─── Information supplied ───

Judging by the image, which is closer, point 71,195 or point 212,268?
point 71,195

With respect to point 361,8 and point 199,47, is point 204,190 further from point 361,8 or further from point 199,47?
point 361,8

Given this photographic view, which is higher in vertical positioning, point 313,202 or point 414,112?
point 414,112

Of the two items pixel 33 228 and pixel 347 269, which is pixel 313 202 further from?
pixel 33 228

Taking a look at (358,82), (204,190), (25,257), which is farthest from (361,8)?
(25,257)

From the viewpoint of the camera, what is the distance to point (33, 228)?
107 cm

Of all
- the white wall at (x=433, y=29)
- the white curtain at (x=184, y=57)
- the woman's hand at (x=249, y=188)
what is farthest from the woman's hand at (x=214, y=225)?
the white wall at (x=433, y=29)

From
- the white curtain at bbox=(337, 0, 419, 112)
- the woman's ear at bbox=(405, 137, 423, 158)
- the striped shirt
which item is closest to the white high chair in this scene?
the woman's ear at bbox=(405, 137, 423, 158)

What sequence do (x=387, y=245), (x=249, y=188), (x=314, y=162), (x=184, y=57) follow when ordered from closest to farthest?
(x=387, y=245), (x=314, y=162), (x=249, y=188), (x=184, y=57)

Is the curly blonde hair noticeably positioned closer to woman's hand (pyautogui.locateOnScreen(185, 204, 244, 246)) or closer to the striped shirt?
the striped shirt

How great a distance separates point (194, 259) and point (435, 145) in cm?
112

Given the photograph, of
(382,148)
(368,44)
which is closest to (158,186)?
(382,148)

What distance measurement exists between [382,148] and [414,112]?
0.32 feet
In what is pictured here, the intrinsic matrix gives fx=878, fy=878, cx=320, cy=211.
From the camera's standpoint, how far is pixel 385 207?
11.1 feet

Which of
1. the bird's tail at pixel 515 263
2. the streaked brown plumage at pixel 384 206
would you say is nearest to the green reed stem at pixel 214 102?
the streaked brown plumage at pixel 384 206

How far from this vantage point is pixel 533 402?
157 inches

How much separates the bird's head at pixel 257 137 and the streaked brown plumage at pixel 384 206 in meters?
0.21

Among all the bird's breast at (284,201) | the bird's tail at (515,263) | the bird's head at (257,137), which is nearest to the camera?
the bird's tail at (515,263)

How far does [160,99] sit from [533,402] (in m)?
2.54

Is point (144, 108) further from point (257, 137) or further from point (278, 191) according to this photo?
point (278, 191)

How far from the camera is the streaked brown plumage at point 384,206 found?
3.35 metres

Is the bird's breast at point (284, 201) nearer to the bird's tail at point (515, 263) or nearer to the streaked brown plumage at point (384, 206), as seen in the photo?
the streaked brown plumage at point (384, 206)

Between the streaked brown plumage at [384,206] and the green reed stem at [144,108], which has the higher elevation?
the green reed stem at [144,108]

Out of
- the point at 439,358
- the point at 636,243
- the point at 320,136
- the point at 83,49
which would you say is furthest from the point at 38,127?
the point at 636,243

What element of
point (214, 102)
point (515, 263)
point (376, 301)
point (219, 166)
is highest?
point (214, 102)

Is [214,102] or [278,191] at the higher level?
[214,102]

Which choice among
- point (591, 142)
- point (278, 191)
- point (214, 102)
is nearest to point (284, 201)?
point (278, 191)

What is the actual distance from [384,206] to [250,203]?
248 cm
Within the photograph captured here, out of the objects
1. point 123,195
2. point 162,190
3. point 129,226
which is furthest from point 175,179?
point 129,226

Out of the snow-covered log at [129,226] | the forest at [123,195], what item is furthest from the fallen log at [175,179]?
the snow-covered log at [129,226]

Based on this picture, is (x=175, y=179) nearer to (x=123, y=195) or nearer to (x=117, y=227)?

───

The request - Update every one of the records above by changing "white curtain" to "beige curtain", keeping everything else the same.

Result of this exercise -
Judging by the image, which is closer, point 71,195 or point 212,268?
point 71,195

With respect to point 361,8 and point 199,47, is point 204,190 further from point 361,8 or further from point 199,47?
point 361,8

Given this photographic view, which is higher in vertical positioning, point 313,202 or point 414,112?
point 414,112

Of the two items pixel 33 228 and pixel 347 269, which is pixel 313 202 further from?
pixel 33 228

Taking a look at (358,82), (204,190), (25,257), which is farthest from (361,8)?
(25,257)

From the viewpoint of the camera, what is the distance to point (33, 228)?
107 cm

Of all
- the white wall at (x=433, y=29)
- the beige curtain at (x=184, y=57)
- the woman's hand at (x=249, y=188)
what is farthest from the woman's hand at (x=214, y=225)?
the white wall at (x=433, y=29)

From
- the beige curtain at bbox=(337, 0, 419, 112)
- the woman's ear at bbox=(405, 137, 423, 158)
- the striped shirt
which item is closest to the white high chair in this scene?
the woman's ear at bbox=(405, 137, 423, 158)

What sequence do (x=387, y=245), (x=249, y=188), (x=314, y=162), (x=184, y=57) follow when ordered from closest to farthest?
(x=387, y=245), (x=314, y=162), (x=249, y=188), (x=184, y=57)

Is the curly blonde hair noticeably positioned closer to woman's hand (pyautogui.locateOnScreen(185, 204, 244, 246)) or closer to the striped shirt?
the striped shirt

How great a distance separates point (194, 259) and point (435, 145) in cm?
112

Given the photograph, of
(382,148)
(368,44)
which is closest to (158,186)?
(382,148)

What distance measurement exists between [382,148] and [414,112]?
0.32 feet
In what is pictured here, the intrinsic matrix gives fx=878, fy=878, cx=320, cy=211.
From the camera's standpoint, how far is pixel 385 207?
11.1 feet

Which of
1. the bird's tail at pixel 515 263
2. the streaked brown plumage at pixel 384 206
would you say is nearest to the green reed stem at pixel 214 102?
the streaked brown plumage at pixel 384 206

How far from this vantage point is pixel 533 402?
157 inches

How much separates the bird's head at pixel 257 137 and the streaked brown plumage at pixel 384 206 in meters?
0.21

Among all the bird's breast at (284,201) | the bird's tail at (515,263) | the bird's head at (257,137), which is nearest to the camera?
the bird's tail at (515,263)

How far does [160,99] sit from [533,402] (in m)?
2.54

Is point (144, 108) further from point (257, 137) or further from point (278, 191) according to this photo?
point (278, 191)

How far from the camera is the streaked brown plumage at point 384,206 found?
3.35 metres

Is the bird's breast at point (284, 201) nearer to the bird's tail at point (515, 263) or nearer to the streaked brown plumage at point (384, 206), as seen in the photo?
the streaked brown plumage at point (384, 206)

Between the streaked brown plumage at [384,206] and the green reed stem at [144,108], which has the higher elevation?
the green reed stem at [144,108]

Out of
- the point at 439,358
- the point at 636,243
- the point at 320,136
- the point at 83,49
which would you say is furthest from the point at 38,127?
the point at 636,243

What element of
point (214, 102)
point (515, 263)
point (376, 301)
point (219, 166)
is highest?
point (214, 102)

Is [214,102] or [278,191] at the higher level?
[214,102]

Which choice among
- point (591, 142)
- point (278, 191)
- point (214, 102)
is nearest to point (284, 201)?
point (278, 191)

What is the actual distance from [384,206] to [250,203]?
248 cm
Within the photograph captured here, out of the objects
1. point 123,195
2. point 162,190
3. point 129,226
which is furthest from point 175,179?
point 129,226

Out of the snow-covered log at [129,226] | the forest at [123,195], what item is furthest from the fallen log at [175,179]?
the snow-covered log at [129,226]

Based on this picture, is (x=175, y=179) nearer to (x=123, y=195) or nearer to (x=117, y=227)?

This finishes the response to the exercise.